Kusturin began working with Dana Warren at Recovery Zone full-time and Hearts and Hooves in Little Rock once each week. Kusturin said Warren took an interest in her work with Hearts and Hooves and donated the land for Equestrian Zone to become a reality in Russellville in 2008.


“I just love watching the children come to life and actually see changes on and off the horses that impact their lives forever,” Kusturin said. “I’ve been a therapist for 12 years and I’ve never seen any other therapy motivate children more than hippotherapy.”


Kusturin said she has seen autistic children who have never shown emotion, give their first kiss to a horse and many clients whose first words came after a session.


There are currently 64 clients ranging in age from 21⁄2 years old to 60, but Kusturin said the majority are between 3-21.


“A one-hour session is divided between 30 minutes of riding and 30 minutes in the clinic,” Kusturin said. “Depending on the client’s needs, they might ride first and do therapy after or vice versa. We focus each session on that day’s needs. Sometimes we might even have a client do 15 minutes of clinic, ride for 30 and do 15 additional minutes of clinic to check for pre and post changes.”


Equestrian Zone operates 48 weeks year-round and offers hippotherapy, occupational therapy, physical therapy and speech therapy. Riders pay $10 to ride, but Kusturin said 55 percent are on scholarships.


Lily Ice, mother of an autistic son, is the therapeutic riding instructor and barn manager.


“It’s been amazing on so many levels,” Ice said. “After my son began riding for only three weeks, he increased from two-word phrases to five and seven word phrases.
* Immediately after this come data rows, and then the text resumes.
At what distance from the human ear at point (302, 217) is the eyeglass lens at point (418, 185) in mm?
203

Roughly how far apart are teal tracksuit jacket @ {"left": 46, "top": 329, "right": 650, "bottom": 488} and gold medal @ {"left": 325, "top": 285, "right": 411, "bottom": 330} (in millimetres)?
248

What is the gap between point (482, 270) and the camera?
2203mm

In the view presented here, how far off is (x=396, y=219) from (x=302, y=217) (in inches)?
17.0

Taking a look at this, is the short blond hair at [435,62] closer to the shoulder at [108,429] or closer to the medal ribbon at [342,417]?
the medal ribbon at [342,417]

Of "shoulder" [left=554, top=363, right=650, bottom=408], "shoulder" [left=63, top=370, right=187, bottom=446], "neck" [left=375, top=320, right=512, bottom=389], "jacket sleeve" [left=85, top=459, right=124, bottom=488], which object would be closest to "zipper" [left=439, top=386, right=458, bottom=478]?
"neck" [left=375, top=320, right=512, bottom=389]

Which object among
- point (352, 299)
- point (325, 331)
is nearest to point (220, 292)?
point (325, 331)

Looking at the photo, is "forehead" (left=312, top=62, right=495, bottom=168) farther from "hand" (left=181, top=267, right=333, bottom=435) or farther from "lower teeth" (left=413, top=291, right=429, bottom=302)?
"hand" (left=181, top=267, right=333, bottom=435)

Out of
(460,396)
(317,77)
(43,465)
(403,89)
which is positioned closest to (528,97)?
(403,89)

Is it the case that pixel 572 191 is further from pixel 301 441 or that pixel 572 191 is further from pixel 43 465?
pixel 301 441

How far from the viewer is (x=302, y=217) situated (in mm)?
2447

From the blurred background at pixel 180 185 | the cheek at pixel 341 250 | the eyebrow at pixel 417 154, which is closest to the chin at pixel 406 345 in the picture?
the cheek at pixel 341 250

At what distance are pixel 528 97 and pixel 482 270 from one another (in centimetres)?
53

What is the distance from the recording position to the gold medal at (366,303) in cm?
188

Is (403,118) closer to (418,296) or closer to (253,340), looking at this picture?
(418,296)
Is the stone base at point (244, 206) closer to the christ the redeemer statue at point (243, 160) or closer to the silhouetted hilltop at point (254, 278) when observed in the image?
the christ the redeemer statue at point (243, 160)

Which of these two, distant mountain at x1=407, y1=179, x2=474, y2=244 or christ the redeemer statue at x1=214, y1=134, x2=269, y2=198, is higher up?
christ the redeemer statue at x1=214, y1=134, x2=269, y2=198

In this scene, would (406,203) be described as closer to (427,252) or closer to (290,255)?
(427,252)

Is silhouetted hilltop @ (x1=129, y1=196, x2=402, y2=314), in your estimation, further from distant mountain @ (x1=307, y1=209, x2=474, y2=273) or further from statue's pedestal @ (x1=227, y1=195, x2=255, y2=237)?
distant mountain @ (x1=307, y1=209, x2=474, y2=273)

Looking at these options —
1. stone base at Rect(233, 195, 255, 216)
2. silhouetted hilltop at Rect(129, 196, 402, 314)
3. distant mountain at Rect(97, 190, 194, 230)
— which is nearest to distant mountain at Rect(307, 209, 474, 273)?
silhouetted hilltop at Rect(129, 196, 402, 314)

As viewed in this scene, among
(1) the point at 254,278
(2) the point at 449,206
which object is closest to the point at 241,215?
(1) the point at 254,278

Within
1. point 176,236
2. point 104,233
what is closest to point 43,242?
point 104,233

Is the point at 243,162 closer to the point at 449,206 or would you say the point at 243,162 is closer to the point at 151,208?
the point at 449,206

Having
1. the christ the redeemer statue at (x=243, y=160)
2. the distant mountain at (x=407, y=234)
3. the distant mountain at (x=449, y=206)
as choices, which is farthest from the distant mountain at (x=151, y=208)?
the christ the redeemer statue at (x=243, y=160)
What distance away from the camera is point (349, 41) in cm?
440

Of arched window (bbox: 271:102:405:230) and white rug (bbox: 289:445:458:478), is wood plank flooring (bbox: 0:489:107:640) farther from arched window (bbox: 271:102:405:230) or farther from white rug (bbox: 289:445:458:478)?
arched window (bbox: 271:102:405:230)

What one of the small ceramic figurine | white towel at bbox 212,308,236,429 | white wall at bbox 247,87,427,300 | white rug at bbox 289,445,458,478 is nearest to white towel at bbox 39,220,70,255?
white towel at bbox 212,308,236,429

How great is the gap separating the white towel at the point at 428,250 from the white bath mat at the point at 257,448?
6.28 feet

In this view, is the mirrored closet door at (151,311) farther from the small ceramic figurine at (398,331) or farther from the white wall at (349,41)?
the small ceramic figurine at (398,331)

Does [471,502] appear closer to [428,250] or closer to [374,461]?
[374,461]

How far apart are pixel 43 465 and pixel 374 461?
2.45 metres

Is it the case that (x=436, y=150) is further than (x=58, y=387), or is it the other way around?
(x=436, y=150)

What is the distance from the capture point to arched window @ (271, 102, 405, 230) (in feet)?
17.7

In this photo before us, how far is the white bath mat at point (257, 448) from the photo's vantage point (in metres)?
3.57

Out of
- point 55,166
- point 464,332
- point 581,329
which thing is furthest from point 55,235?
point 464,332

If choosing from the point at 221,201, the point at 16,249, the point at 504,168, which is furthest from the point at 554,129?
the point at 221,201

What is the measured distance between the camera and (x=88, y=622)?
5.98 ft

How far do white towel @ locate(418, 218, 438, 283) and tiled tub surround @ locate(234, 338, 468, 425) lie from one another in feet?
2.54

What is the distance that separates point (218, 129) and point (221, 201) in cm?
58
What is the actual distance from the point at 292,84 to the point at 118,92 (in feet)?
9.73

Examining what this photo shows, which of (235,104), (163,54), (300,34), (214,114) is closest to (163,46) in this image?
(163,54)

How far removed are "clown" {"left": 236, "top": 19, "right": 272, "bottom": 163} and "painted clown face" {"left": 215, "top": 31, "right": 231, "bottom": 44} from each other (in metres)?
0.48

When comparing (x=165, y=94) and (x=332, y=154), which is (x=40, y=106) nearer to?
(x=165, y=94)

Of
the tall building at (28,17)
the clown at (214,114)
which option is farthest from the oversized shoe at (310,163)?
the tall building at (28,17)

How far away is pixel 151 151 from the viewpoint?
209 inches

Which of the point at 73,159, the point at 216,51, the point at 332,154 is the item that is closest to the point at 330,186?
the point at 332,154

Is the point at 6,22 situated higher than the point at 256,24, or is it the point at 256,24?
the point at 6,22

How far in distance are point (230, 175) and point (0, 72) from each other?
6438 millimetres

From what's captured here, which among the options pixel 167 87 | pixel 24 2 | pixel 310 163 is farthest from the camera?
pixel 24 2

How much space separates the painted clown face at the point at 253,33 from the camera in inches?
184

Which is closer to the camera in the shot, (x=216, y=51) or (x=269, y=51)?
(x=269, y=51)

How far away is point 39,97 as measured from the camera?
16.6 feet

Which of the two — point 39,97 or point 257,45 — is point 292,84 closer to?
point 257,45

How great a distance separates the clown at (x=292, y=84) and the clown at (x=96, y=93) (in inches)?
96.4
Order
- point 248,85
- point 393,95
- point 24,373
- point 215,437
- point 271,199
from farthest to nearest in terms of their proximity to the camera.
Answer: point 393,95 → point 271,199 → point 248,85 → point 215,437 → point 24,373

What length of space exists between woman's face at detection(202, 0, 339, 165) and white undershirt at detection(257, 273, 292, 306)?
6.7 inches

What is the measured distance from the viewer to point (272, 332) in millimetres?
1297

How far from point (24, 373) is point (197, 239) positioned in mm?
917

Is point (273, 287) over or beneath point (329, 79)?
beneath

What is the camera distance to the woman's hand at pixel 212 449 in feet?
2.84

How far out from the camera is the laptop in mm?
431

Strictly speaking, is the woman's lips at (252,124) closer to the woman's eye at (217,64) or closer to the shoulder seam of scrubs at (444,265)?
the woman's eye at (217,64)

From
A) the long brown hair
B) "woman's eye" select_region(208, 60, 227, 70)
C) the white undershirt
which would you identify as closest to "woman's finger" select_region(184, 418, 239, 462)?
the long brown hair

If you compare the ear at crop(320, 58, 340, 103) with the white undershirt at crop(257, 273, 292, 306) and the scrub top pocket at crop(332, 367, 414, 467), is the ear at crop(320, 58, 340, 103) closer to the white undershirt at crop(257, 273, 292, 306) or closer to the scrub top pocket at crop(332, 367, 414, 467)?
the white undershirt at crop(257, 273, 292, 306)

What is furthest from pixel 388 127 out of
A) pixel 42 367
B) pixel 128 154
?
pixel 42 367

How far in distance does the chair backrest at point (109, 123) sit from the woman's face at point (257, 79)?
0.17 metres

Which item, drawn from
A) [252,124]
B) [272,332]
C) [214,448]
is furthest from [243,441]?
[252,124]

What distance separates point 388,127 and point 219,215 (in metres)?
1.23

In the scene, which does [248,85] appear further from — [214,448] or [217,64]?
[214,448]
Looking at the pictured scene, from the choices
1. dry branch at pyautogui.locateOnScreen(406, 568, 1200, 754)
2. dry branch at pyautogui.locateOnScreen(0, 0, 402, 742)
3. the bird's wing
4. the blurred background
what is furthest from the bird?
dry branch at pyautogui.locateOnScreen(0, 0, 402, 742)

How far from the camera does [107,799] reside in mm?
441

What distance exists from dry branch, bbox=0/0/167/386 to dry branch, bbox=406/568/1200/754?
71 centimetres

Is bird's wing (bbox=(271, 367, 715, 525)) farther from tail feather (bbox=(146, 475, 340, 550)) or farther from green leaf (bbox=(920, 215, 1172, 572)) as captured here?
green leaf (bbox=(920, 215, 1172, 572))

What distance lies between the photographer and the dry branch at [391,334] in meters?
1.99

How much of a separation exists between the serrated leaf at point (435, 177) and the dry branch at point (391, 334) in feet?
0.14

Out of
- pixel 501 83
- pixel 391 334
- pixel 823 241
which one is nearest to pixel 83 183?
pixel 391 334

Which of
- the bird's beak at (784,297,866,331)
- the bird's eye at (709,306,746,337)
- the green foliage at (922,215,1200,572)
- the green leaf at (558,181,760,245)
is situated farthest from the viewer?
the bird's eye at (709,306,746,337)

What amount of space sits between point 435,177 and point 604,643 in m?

That was more progress than he made in one and half years of speech therapy.”


Ice said she not only works with the kids, but also trains the horses to keep them fit.


“These guys really like their job,” Ice said. “It’s a job not just any horse can do. They have to like children and being ridden. I’ve seen Dan (a blind horse) stop while a child had an epileptic seizure atop him. Not every horse would react that way.”


Each of the eight therapeutic horses are specially trained, and Ice said each horse must have prior work experience.


Charlie Smith, 7, of Clarksville has received therapy at Equestrian Zone since he was 3. His parents said the improvements have been physical, cognitive and emotional.


“He couldn’t even sit up at the dinner table with us when he first came,” his mother, Amy Smith, said. “His speech was unintelligible and after only a few months he said his first sentence, “I love you mommy.””


Charlie has cerebral palsy and has been in therapy since birth. His parents were told Charlie would never walk.


“His doctors are amazed at his checkups every six months,” his father, Sonny Smith, said. “He hasn’t even used his walker at school this year. We know he wouldn’t have achieved so much progress so fast, if it wasn’t for Equestrian Zone.”


Charlie attends physical therapy, occupational therapy, speech, vision therapy along with hippotherapy each week. His mother described hippotherapy as an all-inclusive treatment that combines each therapy her son receives individually.


“They work on his spelling words and vision therapy while he rides the horse,” Amy Smith said. “Jodi is great. She tries to coordinate his treatment with what Charlie is already doing with his other therapist. He loves it, he wants to come everyday.”


Charlie has two sisters, one who is 14 and assists during his riding sessions and one who is 12 and counting down the days until she is 14 and old enough to volunteer.


Three clients will ride during the barbecue, displaying multiple posture changes and exhibiting how the program works.